━━ Data entries

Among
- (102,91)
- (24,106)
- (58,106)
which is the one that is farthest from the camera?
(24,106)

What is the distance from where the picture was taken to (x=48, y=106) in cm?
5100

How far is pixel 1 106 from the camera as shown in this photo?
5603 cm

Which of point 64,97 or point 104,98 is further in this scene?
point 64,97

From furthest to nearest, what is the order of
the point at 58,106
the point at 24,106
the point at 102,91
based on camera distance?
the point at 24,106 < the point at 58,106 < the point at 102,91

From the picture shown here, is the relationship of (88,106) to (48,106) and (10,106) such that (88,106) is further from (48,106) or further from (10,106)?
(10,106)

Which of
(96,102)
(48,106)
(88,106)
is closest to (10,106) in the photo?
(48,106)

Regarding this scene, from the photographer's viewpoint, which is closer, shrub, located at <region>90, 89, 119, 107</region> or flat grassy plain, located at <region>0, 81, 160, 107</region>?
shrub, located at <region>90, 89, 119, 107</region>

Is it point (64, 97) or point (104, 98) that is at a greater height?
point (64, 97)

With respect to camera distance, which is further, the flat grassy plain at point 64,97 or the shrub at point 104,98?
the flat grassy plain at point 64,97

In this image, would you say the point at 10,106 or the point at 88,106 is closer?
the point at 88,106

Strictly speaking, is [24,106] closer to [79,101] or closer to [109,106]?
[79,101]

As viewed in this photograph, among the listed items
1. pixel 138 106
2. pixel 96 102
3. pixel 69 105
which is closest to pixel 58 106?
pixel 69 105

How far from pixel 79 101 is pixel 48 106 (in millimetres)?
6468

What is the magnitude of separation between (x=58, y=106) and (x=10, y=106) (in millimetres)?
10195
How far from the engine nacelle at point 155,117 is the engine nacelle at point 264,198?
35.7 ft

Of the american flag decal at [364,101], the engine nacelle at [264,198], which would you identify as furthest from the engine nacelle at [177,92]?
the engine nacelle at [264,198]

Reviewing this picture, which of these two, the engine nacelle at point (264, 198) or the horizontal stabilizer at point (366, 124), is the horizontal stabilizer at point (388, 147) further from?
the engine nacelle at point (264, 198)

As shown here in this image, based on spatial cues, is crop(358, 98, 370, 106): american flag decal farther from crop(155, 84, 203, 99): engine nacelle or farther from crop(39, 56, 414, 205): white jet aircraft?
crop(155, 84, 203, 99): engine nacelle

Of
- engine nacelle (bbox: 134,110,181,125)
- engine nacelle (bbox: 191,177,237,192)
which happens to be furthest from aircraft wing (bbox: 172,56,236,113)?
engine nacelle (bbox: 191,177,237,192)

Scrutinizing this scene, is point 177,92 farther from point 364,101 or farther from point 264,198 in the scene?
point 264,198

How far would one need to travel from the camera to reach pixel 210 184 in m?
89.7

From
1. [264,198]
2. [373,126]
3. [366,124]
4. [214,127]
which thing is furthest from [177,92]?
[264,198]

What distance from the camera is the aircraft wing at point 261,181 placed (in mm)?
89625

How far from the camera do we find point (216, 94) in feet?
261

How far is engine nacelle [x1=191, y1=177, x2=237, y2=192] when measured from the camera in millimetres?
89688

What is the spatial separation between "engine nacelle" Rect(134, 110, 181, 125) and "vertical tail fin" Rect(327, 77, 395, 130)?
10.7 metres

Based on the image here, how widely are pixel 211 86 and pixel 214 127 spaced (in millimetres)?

━━━━

Aim:
Copy the records above exactly as they appear.

Task answer:
Among
- (102,91)
- (24,106)
- (58,106)
which is the one that is farthest from the camera?
(24,106)

What is the distance from where the picture was taken to (x=48, y=106) in cm?
5100

How far is pixel 1 106 from the camera as shown in this photo?
5603 cm

Which of point 64,97 or point 104,98 is further in this scene?
point 64,97

From furthest to nearest, what is the order of
the point at 58,106
the point at 24,106
the point at 102,91
based on camera distance?
the point at 24,106 < the point at 58,106 < the point at 102,91

From the picture shown here, is the relationship of (88,106) to (48,106) and (10,106) such that (88,106) is further from (48,106) or further from (10,106)?
(10,106)

Which of
(96,102)
(48,106)
(88,106)
is closest to (10,106) in the photo?
(48,106)

Regarding this scene, from the photographer's viewpoint, which is closer, shrub, located at <region>90, 89, 119, 107</region> or flat grassy plain, located at <region>0, 81, 160, 107</region>?
shrub, located at <region>90, 89, 119, 107</region>

Is it point (64, 97) or point (104, 98) that is at a greater height?
point (64, 97)

With respect to camera distance, which is further, the flat grassy plain at point 64,97 or the shrub at point 104,98?
the flat grassy plain at point 64,97

In this image, would you say the point at 10,106 or the point at 88,106 is closer?
the point at 88,106

Strictly speaking, is [24,106] closer to [79,101] or closer to [109,106]?
[79,101]

As viewed in this photograph, among the listed items
1. pixel 138 106
2. pixel 96 102
3. pixel 69 105
which is closest to pixel 58 106?
pixel 69 105

How far from pixel 79 101 is pixel 48 106 (in millimetres)?
6468

What is the magnitude of separation between (x=58, y=106) and (x=10, y=106) (in millimetres)?
10195
How far from the engine nacelle at point 155,117 is the engine nacelle at point 264,198?
35.7 ft

Of the american flag decal at [364,101], the engine nacelle at [264,198], which would you identify as furthest from the engine nacelle at [177,92]?
the engine nacelle at [264,198]

Reviewing this picture, which of these two, the engine nacelle at point (264, 198) or the horizontal stabilizer at point (366, 124), is the horizontal stabilizer at point (388, 147) further from?
the engine nacelle at point (264, 198)

As shown here in this image, based on spatial cues, is crop(358, 98, 370, 106): american flag decal farther from crop(155, 84, 203, 99): engine nacelle or farther from crop(39, 56, 414, 205): white jet aircraft?
crop(155, 84, 203, 99): engine nacelle

Of
- engine nacelle (bbox: 134,110,181,125)
- engine nacelle (bbox: 191,177,237,192)
which happens to be furthest from aircraft wing (bbox: 172,56,236,113)?
engine nacelle (bbox: 191,177,237,192)

Scrutinizing this scene, is point 177,92 farther from point 364,101 or farther from point 264,198 in the scene?
point 264,198

How far would one need to travel from the camera to reach pixel 210 184 in m?
89.7

From
1. [264,198]
2. [373,126]
3. [366,124]
4. [214,127]
which thing is furthest from [177,92]?
[264,198]

What distance from the camera is the aircraft wing at point 261,181 placed (in mm)?
89625

How far from the camera do we find point (216, 94) in feet?
261

How far is engine nacelle [x1=191, y1=177, x2=237, y2=192] when measured from the camera in millimetres?
89688

What is the spatial separation between "engine nacelle" Rect(134, 110, 181, 125) and "vertical tail fin" Rect(327, 77, 395, 130)?
10.7 metres

Based on the image here, how widely are pixel 211 86 and pixel 214 127 spaced (in millimetres)?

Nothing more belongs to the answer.